Qwen3 X ModelScope Toolkit: Faster Training + Comprehensive Evaluation
Qwen3 has recently released new models, following the style of Qwen2.x, including two series: Dense models and MoE models. In the open-source versions, the Dense models largely maintain the previous model structure, with the difference being the addition of RMSNorm to the Q and K tensors. The MoE models have removed the common experts, while other structures remain essentially the same.

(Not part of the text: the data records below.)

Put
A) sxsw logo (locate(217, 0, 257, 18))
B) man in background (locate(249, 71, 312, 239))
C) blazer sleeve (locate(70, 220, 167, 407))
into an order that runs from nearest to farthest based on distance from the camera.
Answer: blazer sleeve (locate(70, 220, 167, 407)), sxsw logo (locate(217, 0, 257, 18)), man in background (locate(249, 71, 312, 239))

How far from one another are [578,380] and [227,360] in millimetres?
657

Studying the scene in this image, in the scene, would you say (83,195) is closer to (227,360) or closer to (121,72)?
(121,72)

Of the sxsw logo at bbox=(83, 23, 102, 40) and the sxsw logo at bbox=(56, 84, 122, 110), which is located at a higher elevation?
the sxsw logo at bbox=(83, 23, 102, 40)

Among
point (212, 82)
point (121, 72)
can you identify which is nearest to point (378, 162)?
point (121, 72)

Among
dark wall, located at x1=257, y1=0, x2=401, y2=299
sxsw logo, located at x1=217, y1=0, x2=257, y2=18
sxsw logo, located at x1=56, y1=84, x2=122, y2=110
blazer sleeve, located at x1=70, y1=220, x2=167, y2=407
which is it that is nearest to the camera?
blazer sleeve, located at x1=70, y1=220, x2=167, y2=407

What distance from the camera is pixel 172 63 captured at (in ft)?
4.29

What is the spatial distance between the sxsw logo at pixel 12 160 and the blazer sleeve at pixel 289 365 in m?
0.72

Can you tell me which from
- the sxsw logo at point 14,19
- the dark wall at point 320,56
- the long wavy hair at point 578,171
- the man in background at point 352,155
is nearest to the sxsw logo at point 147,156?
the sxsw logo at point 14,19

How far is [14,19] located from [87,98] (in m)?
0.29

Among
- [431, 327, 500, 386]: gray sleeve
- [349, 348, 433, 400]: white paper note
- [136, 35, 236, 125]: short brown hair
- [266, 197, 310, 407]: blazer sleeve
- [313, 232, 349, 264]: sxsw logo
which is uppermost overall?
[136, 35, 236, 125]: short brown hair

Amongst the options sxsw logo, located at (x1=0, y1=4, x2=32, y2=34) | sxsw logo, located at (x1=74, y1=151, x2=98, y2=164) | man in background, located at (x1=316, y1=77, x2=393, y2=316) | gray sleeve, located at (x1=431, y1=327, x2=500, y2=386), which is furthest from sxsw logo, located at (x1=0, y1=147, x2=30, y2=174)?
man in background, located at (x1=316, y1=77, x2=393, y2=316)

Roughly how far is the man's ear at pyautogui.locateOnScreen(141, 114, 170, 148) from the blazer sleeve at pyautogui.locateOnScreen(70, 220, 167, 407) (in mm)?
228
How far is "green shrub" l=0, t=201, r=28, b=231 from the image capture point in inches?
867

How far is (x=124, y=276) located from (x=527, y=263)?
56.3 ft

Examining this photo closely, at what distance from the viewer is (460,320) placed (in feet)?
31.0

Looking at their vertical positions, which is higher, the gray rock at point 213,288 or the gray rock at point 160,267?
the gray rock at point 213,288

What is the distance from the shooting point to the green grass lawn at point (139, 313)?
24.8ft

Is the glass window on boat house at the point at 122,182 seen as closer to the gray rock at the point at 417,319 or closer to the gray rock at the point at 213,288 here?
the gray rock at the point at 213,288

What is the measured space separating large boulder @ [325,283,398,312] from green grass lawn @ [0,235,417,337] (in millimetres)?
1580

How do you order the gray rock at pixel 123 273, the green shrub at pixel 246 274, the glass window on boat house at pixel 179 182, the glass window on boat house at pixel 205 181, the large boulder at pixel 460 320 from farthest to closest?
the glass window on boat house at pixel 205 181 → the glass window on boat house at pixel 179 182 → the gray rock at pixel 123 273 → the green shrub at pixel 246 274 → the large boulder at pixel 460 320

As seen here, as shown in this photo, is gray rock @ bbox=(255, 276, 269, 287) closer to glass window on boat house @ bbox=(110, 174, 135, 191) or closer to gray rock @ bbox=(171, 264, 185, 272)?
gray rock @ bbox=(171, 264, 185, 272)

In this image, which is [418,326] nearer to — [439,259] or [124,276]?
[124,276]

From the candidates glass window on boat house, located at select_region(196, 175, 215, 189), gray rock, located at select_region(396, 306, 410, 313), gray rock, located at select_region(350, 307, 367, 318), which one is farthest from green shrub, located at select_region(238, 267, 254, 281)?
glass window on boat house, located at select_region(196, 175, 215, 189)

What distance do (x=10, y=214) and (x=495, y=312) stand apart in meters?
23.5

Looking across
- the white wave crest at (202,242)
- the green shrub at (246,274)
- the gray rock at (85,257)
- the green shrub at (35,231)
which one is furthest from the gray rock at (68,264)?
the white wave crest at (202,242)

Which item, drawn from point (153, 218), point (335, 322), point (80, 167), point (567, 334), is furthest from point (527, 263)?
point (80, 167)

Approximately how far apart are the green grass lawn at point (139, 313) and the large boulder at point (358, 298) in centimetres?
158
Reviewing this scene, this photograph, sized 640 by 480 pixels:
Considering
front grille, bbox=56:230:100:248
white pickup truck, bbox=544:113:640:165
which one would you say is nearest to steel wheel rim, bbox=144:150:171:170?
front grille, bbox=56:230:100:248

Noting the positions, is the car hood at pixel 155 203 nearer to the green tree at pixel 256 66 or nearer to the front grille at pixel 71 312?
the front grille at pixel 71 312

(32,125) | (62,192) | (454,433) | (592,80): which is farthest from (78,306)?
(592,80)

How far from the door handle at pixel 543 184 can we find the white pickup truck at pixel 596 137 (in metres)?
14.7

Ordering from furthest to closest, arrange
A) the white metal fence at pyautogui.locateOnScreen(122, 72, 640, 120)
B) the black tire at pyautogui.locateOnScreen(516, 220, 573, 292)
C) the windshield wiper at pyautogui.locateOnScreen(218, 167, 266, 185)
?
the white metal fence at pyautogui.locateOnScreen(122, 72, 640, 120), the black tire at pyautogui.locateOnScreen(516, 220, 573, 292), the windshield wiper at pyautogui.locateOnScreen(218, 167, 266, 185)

In terms of model size, they range from 0.6B to 32B (Dense) and up to 235B (MoE). For inference capabilities, they have added options for "thinking" abilities, making the models more adaptable and versatile in different scenarios.
After the model release, developers who need to privatize open-source models or have vertical industry requirements typically need to conduct secondary training (fine-tuning, alignment, etc.), followed by evaluation and deployment. From a training perspective, common requirements are:
Having large amounts of unlabeled industry data requiring Continued Pre-Training (CPT). Base models are generally used for this.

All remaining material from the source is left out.